Job: Starting at the line with "Which element among", transcribe each line through the final one, both included, and add nothing.

Material for this exercise:
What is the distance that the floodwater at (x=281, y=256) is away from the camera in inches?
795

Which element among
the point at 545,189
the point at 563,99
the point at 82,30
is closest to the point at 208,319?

Correct answer:
Which element among
the point at 545,189
the point at 563,99
the point at 82,30
is closest to the point at 208,319?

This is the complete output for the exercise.